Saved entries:
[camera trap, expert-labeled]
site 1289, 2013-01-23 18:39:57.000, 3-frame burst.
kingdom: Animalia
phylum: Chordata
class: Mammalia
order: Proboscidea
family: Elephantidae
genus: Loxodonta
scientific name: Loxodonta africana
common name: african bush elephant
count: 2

§ **Assigned task**
In full and without alteration, write out the data above.

§ **Response for this exercise**
[camera trap, expert-labeled]
site 1289, 2013-01-23 18:39:57.000, 3-frame burst.
kingdom: Animalia
phylum: Chordata
class: Mammalia
order: Proboscidea
family: Elephantidae
genus: Loxodonta
scientific name: Loxodonta africana
common name: african bush elephant
count: 2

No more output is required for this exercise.